# Carbo-Plus Co2 System?



## hsteve (Jul 9, 2005)

I was just poking aroung the web and came across this product called the carbo-plus...

http://www.thatpetplace.com/Product...ms/T1/F16AX+0051+0125/EDP/18217/Itemdy00.aspx

It uses a carbon block(?) to produce very fine co2 bubbles into the tank. Does anyone have any experience with this thingy?

It looks like it would be a low maintenance co2 system, but I'm kinda skeptical of it since I've never heard of it...


----------



## JanS (Apr 14, 2004)

That was one of the first forms of C02 I ever tried, and it did almost nothing. Of course I have a high KH/GH, but most others who have tried them say the same thing too.

The other thing is that the replacement carbon blocks cost over $30 and don't last as long as a 5# C02 cylinder would, so it's not a cheap venture. It's also a messy job changing out the carbon blocks.

IMO, it's not worth it for getting almost nothing out of it. In a couple of years the cost difference would probably pay for a nice pressurized system where you can get a 5# cylinder filled for around $10.  

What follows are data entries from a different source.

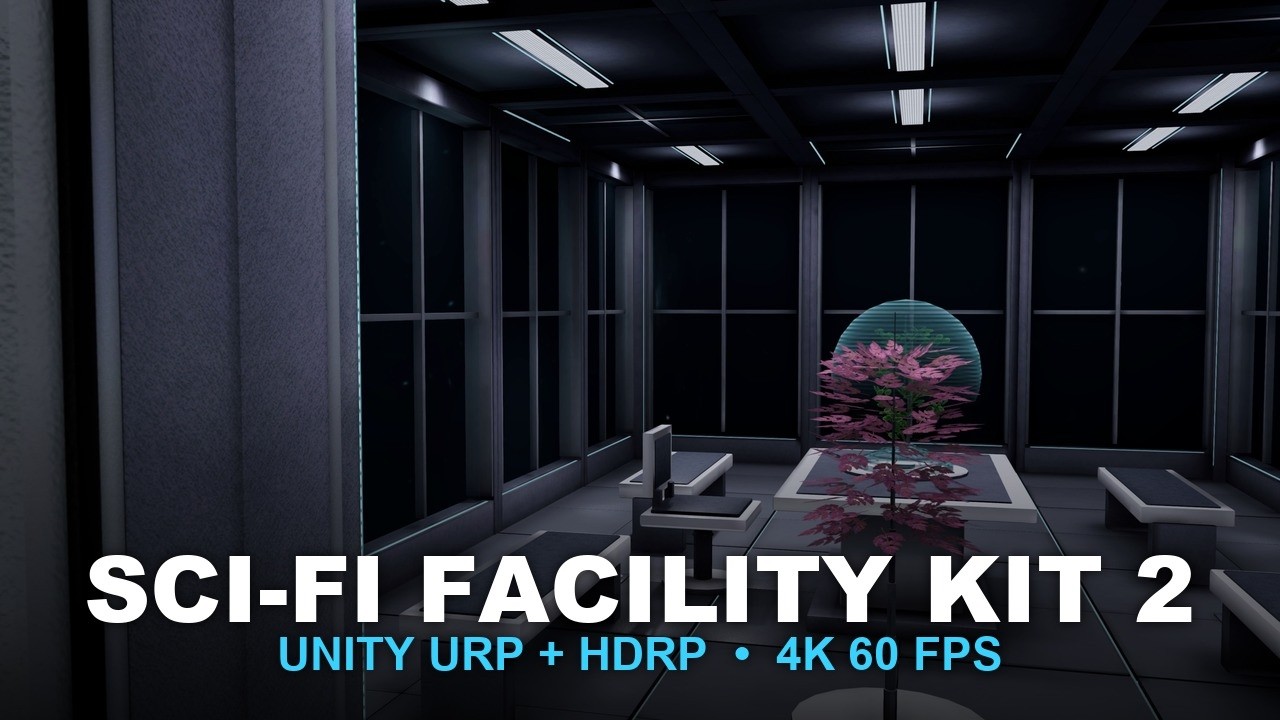 Sci-Fi Facility Kit 2, video preview 2
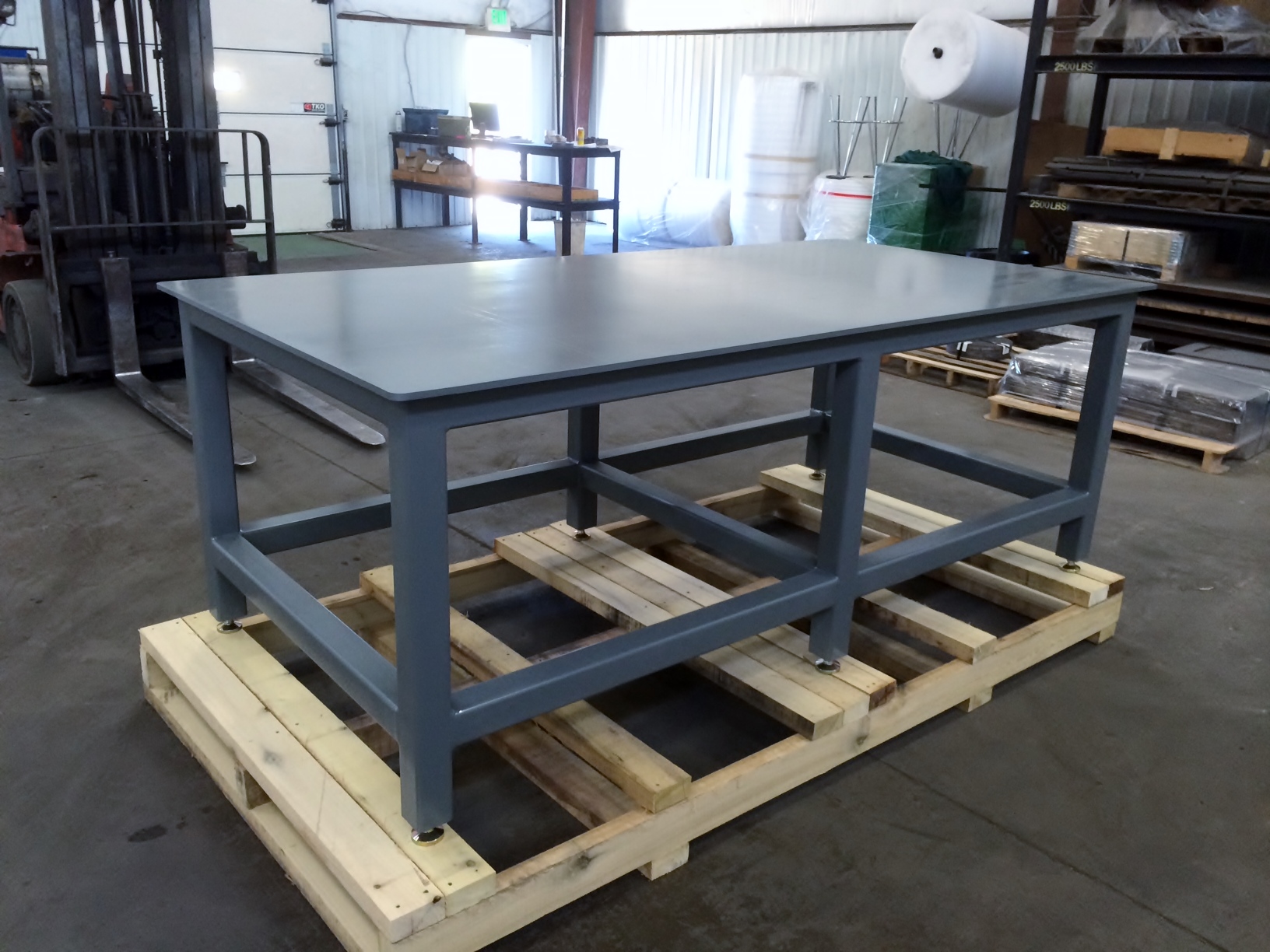 Welded Machine Table atelieryuwa.ciao.jp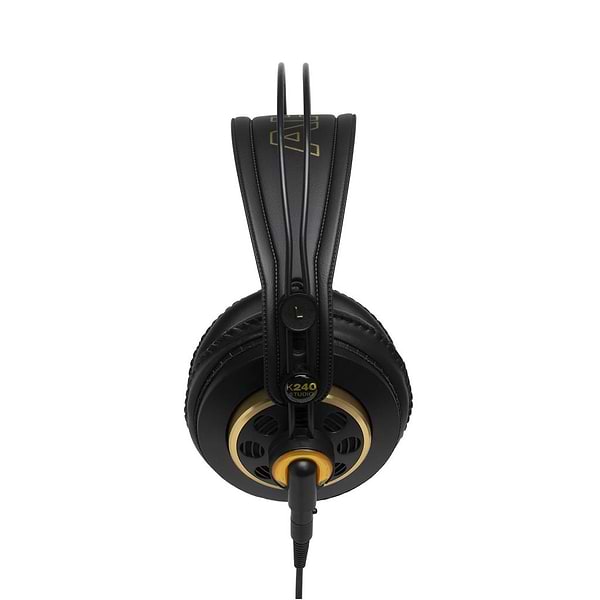 Фото - Наушники полноразмерные проводные AKG K240 Studio Black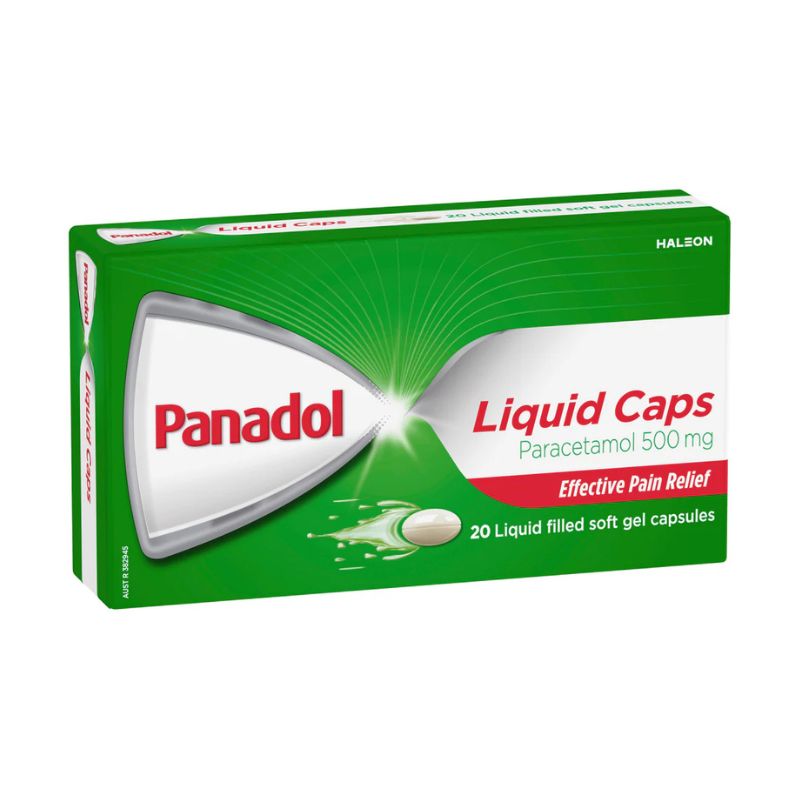 Panadol Liquid Capsules 20s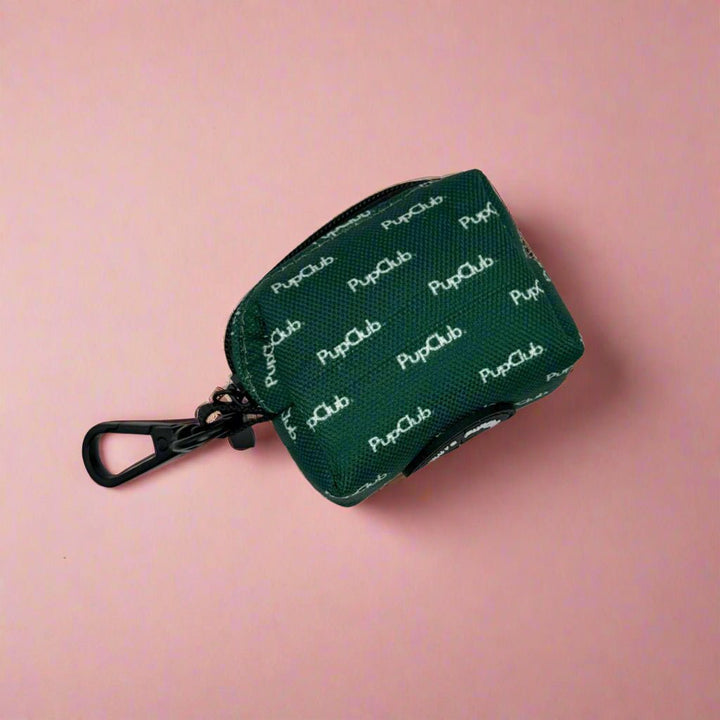 Poo Bag Holder - Forest Green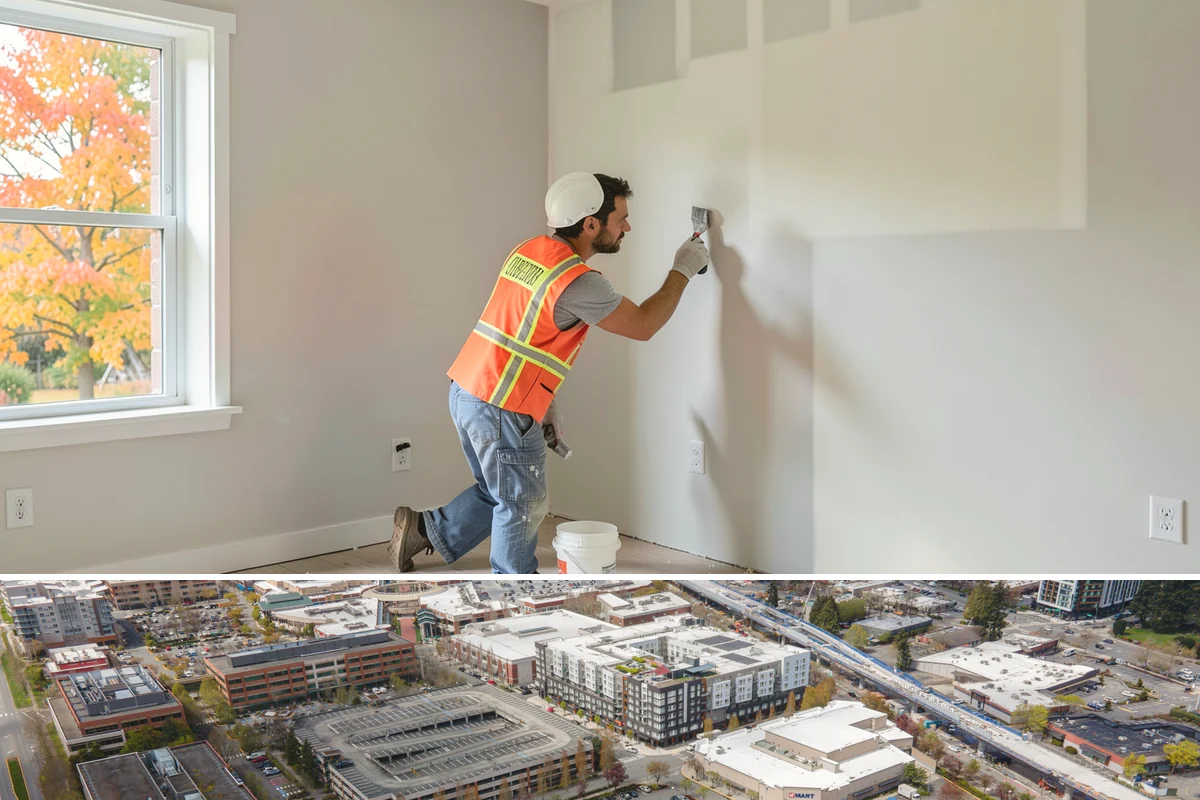 Heated Tile Floor Installation in Redmond, King County, WA - Homeowners most often add heated floors in late summer and fall so the system is ready before the first cold snap.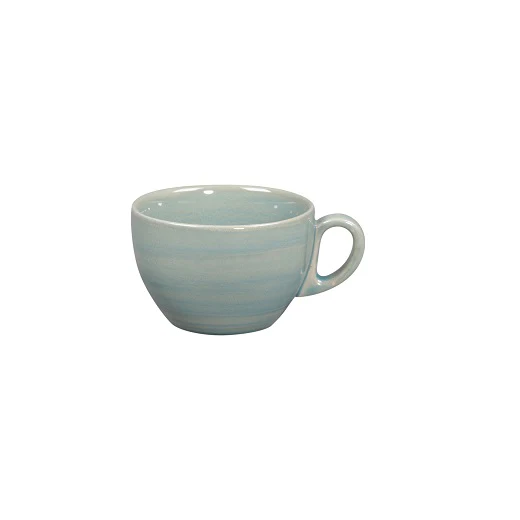 Koffie/theekop, Ø9xH:6,1cm, 23cl – Spot Saphire (Set van 12)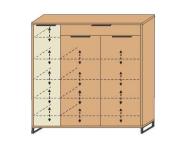 Voss Leona Kommode 615 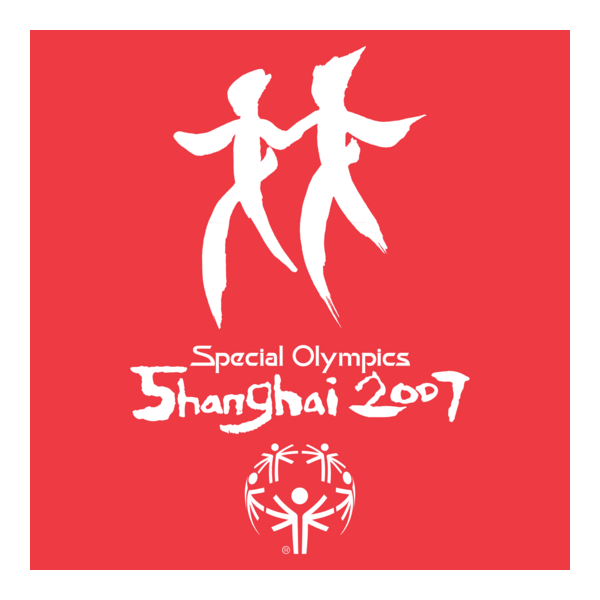 Special Olympics Shanghai 2007 Logo PNG Vector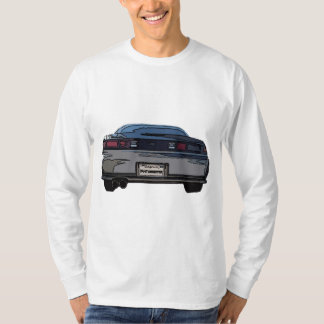 S14後部長袖のワイシャツ Tシャツ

If you do try it, it's best to use them in a tank less than 20 gallons.


----------



## hsteve (Jul 9, 2005)

JanS said:


> That was one of the first forms of C02 I ever tried, and it did almost nothing. .
> 
> replacement carbon blocks cost over $30 and don't last as long as a 5# C02 cylinder would, so it's not a cheap venture. It's also a messy job changing out the carbon blocks.
> 
> ...


that's what i thought... thanks for the input...


----------



## RTR (Oct 28, 2005)

Several years ago I used 2 units in a 55, a bit less effective than pressurized CO2 but gas bottles were not allowed at that location. The blocks and their sleeves needed replacement after 5-8 months (staggered between the two units). Quite a bit more expensive than CO2, but all that ws availble for use there. They worked, but you pay the price. That was before Seachem's Excel was out, I suspect it would be roughly comparable and a bit less in cost.


----------



## hsteve (Jul 9, 2005)

Thx RTR...
I've pretty much made up my mind about this product. I work in a restaurant, so I can get a 10# bottle o' CO2 basically for free from my beverage gas guy(a free lunch will be the cost). Do y'all recommend a specific brand of regulator? I can also get one from my bev. guy, but i'm not sure if i can adjust it to a low flow - The regs. he supplies are specific to soft drink & beer applications.


----------